'''

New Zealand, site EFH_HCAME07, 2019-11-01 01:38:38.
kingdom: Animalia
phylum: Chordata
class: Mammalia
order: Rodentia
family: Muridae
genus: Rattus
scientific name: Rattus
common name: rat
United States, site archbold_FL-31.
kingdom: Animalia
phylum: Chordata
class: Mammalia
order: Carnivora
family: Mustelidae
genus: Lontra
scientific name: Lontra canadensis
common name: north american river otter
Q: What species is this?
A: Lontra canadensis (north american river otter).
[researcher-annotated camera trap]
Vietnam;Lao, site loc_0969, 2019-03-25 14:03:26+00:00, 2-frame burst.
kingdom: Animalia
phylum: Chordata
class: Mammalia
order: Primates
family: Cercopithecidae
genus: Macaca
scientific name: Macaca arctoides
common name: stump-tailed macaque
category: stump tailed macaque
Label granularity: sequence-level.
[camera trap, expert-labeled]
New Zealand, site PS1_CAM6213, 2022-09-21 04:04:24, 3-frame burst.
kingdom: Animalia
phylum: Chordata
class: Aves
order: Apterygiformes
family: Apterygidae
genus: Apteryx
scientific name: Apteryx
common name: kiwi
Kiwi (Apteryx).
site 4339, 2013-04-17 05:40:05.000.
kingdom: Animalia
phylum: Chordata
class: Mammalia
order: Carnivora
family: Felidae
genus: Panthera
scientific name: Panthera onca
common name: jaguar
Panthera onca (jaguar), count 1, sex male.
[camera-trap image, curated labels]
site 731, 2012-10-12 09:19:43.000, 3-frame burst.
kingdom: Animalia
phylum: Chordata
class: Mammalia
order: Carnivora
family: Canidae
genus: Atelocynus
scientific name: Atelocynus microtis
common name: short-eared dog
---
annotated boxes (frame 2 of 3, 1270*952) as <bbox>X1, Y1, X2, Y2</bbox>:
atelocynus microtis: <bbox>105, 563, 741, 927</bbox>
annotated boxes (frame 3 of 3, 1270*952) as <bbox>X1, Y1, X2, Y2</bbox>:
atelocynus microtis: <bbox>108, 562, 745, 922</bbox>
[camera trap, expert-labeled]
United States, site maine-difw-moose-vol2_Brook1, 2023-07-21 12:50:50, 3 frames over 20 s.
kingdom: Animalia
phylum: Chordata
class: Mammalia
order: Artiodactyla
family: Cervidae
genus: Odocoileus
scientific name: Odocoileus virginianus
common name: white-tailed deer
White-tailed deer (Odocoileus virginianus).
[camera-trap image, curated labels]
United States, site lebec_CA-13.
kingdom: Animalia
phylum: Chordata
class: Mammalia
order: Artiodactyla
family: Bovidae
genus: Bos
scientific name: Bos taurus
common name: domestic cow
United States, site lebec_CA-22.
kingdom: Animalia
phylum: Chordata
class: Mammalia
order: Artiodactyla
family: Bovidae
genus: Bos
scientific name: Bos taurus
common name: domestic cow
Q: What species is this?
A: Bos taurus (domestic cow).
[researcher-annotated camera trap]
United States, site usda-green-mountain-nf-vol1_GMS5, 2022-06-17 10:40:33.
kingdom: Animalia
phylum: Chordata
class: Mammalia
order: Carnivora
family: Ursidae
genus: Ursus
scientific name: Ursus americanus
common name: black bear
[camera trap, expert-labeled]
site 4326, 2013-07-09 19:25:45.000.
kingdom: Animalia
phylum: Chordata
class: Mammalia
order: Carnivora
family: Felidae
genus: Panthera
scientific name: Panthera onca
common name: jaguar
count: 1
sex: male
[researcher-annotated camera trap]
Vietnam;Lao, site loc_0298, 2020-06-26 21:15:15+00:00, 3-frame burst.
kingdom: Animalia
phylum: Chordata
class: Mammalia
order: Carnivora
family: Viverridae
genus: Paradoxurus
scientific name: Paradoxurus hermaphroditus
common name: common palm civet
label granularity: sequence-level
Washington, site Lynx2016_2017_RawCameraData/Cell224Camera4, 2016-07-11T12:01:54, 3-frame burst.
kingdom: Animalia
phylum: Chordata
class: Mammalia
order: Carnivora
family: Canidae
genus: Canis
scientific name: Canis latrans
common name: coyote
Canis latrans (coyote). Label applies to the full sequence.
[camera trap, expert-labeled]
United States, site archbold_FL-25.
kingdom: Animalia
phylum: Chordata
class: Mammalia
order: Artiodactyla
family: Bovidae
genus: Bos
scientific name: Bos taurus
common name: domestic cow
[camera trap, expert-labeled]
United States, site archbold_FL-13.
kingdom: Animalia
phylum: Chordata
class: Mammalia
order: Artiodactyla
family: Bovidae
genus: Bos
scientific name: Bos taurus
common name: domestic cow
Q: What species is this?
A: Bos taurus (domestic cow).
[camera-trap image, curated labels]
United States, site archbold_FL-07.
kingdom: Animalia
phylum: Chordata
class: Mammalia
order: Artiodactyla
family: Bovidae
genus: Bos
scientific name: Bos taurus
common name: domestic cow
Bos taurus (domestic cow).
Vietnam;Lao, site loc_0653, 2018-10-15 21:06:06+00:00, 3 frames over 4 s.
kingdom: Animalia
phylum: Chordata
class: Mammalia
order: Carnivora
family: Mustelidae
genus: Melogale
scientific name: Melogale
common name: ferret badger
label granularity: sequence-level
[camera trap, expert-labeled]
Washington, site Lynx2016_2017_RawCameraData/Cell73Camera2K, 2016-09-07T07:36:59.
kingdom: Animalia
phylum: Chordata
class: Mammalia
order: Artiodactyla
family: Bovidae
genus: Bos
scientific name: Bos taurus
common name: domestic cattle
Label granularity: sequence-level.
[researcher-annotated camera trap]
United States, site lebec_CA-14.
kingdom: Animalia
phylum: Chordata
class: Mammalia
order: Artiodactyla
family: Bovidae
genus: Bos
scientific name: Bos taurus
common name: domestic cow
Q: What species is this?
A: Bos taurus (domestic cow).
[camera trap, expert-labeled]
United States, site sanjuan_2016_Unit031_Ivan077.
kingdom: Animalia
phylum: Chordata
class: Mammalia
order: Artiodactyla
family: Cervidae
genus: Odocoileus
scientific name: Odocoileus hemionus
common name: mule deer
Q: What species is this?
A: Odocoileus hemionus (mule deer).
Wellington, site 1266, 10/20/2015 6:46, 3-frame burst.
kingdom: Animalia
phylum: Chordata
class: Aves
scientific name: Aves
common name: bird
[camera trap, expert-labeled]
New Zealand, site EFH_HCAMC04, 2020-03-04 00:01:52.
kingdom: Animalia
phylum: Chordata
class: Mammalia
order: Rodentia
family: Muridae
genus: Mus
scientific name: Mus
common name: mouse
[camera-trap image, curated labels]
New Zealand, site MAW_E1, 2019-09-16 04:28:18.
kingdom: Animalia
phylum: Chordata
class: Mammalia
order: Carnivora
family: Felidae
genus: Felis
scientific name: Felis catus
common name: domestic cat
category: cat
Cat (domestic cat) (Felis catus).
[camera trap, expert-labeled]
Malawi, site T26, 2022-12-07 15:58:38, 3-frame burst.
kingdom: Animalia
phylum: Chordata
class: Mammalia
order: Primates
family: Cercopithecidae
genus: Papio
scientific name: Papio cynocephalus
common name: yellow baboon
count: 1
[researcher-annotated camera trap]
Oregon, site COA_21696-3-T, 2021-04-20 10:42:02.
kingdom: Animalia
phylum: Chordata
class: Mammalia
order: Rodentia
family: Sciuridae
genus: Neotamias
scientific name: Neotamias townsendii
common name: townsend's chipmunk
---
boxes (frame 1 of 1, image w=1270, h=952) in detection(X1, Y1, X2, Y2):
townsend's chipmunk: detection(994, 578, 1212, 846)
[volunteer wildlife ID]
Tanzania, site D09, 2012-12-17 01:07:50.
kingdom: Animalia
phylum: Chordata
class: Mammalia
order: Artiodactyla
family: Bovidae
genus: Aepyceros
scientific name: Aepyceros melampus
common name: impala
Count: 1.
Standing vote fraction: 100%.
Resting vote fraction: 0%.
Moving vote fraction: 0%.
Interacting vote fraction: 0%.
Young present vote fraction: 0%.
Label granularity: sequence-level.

'''

> Assigned task
Please show all lines from the entries that contain the word "Vietnam".

> Completed exercise
Vietnam;Lao, site loc_0969, 2019-03-25 14:03:26+00:00, 2-frame burst.
Vietnam;Lao, site loc_0298, 2020-06-26 21:15:15+00:00, 3-frame burst.
Vietnam;Lao, site loc_0653, 2018-10-15 21:06:06+00:00, 3 frames over 4 s.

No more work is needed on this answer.